• _PROVIDED RECORDS_
- - -
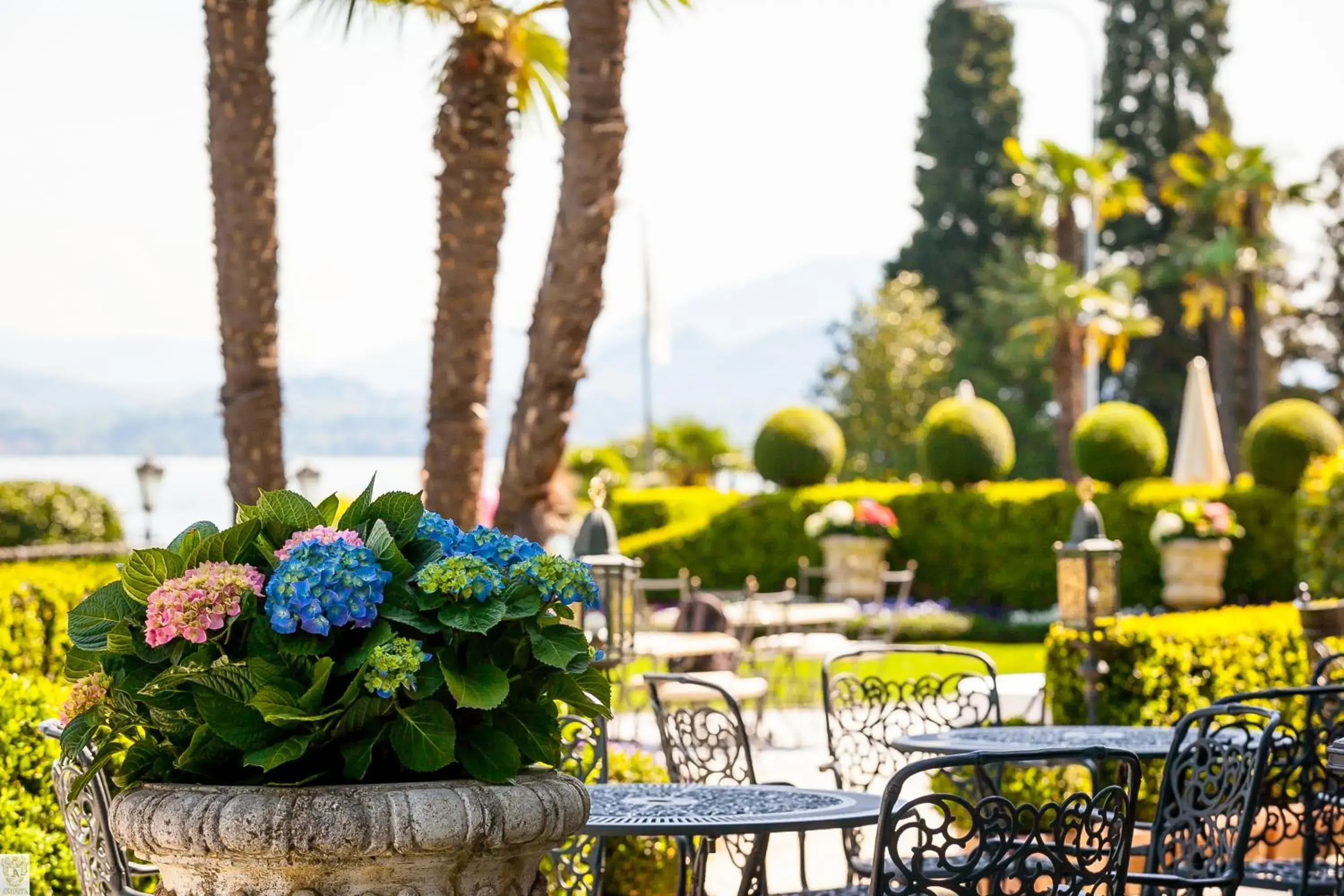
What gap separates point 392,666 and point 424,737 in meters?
- - -
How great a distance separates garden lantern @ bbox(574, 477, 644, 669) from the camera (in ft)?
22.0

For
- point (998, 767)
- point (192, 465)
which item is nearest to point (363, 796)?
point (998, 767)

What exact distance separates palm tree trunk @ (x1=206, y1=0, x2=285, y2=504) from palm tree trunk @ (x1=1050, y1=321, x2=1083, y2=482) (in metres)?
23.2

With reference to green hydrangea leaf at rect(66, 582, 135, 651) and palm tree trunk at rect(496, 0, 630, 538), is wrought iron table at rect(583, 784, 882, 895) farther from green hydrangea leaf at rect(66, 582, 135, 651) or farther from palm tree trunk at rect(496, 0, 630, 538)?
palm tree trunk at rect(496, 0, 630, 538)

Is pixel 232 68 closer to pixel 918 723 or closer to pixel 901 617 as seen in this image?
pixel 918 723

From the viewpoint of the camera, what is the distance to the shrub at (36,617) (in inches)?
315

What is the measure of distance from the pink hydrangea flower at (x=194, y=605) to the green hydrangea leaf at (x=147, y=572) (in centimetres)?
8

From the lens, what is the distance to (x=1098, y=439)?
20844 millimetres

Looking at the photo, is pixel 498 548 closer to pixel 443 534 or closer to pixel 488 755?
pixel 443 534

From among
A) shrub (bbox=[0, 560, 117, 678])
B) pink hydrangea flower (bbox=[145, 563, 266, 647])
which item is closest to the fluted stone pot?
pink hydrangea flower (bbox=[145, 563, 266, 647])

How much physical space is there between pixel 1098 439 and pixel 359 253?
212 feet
- - -
• _WHAT IS REQUIRED_
How many lines in the entries above contain the word "leaf"? Reply with the number alone.

• _SOLUTION TO THIS TASK_
2